▶ _Stated problem_: Determine how many of the lines below contain the word "space". Reply with the number alone.

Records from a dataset
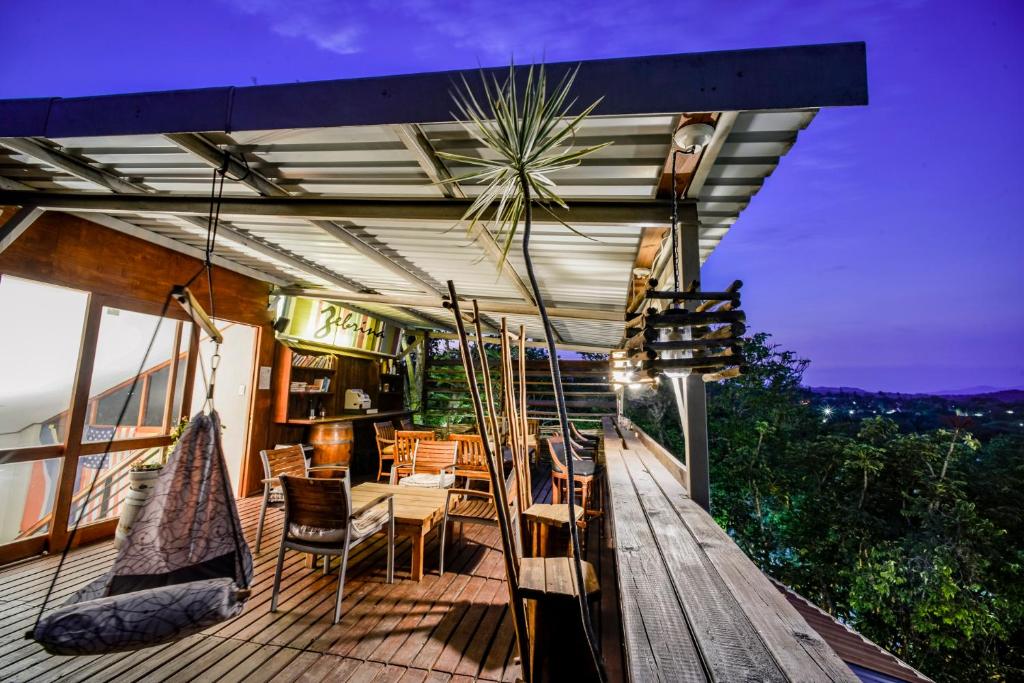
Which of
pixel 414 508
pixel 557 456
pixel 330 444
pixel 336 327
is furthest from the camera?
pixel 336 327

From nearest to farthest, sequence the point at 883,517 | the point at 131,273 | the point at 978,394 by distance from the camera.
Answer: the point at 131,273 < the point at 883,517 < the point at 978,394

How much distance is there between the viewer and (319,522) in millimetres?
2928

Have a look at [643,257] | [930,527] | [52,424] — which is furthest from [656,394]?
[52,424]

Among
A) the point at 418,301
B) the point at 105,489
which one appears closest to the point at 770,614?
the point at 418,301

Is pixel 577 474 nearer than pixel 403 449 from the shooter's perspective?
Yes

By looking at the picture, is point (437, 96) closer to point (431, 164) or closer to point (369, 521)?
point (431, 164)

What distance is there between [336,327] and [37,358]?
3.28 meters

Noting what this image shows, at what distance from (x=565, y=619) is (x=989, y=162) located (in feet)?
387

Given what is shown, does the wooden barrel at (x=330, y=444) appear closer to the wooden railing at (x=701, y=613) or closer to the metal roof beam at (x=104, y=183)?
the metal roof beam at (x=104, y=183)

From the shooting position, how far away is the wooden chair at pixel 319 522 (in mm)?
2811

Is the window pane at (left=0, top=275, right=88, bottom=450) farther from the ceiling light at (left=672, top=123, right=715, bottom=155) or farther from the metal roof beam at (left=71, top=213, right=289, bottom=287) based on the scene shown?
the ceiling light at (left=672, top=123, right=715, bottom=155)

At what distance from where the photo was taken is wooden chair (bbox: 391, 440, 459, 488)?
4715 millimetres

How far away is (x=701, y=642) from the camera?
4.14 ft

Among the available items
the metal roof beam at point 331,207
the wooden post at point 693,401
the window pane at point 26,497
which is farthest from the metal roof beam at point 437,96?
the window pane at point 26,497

--

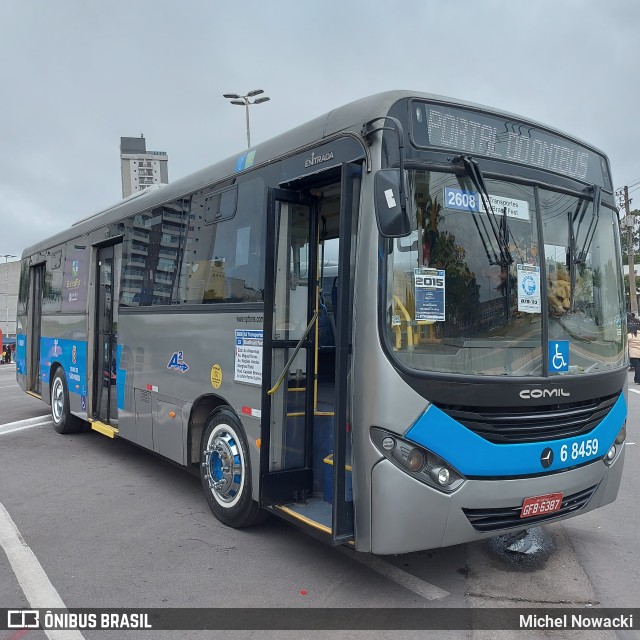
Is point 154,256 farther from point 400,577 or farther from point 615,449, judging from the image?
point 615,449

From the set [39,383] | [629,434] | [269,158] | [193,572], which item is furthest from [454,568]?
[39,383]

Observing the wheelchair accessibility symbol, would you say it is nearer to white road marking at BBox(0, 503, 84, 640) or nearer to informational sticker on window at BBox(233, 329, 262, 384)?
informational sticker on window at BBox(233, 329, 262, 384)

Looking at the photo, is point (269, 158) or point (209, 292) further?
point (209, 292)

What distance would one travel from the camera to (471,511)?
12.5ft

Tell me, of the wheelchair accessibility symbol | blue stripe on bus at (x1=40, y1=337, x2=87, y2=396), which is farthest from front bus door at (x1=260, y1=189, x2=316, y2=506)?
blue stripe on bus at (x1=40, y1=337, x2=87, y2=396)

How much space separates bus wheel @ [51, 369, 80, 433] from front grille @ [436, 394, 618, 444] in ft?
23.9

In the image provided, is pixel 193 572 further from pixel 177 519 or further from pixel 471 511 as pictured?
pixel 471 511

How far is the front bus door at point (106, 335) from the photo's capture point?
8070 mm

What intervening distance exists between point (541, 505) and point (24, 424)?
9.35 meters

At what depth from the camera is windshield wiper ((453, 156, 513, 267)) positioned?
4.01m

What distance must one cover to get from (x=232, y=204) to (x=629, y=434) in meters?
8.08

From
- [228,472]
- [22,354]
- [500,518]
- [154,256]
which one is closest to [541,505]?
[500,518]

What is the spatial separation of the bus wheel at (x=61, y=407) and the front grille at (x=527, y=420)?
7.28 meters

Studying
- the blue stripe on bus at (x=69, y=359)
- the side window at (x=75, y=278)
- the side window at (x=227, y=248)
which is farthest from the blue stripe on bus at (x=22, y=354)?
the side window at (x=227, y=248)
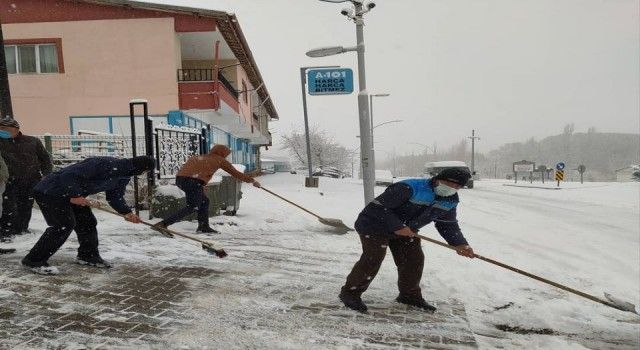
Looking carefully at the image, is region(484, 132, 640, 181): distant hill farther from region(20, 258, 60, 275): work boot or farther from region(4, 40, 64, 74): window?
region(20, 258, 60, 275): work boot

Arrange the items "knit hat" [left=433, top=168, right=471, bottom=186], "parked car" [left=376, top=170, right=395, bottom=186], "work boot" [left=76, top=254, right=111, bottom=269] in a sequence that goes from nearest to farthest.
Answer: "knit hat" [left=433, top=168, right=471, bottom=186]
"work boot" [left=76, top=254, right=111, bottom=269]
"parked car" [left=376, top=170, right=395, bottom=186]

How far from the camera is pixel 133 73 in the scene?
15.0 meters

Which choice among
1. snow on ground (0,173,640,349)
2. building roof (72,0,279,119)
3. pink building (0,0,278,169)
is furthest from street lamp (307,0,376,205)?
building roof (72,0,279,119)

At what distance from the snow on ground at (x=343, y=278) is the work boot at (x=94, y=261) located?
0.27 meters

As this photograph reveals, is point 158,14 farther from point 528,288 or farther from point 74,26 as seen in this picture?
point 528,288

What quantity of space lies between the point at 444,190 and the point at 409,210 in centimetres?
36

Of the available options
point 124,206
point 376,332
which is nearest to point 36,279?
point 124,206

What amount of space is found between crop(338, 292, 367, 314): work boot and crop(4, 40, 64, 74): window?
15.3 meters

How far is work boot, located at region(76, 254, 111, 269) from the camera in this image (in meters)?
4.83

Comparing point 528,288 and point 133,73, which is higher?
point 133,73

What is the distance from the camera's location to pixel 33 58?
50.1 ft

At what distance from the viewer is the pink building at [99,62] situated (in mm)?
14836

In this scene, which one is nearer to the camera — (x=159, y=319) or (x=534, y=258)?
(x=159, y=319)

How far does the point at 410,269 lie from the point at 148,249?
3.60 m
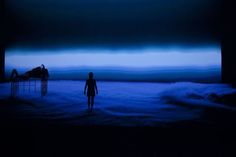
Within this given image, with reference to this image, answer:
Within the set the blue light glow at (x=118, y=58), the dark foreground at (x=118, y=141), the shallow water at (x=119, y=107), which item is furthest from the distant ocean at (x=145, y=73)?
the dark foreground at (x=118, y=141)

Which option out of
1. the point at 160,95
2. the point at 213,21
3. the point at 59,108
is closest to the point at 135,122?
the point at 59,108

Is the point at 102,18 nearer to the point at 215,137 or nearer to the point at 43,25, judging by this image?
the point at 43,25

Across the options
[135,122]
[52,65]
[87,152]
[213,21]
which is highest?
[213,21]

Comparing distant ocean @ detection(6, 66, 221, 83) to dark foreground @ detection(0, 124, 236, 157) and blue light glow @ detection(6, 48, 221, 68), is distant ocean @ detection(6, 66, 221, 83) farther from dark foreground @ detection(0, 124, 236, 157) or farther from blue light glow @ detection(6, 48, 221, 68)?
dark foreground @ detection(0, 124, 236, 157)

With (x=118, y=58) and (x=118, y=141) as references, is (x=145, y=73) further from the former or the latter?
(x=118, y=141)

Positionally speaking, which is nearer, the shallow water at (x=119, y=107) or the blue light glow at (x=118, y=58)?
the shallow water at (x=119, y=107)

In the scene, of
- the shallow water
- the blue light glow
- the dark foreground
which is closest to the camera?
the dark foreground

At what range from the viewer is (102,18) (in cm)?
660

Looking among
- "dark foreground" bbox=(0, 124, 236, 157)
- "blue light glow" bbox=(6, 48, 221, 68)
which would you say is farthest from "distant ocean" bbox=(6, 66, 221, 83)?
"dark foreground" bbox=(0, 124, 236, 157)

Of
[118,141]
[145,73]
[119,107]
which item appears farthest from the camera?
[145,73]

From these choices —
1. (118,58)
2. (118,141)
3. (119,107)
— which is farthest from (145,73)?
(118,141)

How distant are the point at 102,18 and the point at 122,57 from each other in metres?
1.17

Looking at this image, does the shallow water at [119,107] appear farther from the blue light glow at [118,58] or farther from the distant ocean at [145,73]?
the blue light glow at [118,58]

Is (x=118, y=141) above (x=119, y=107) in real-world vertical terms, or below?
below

▶ _The result_: 3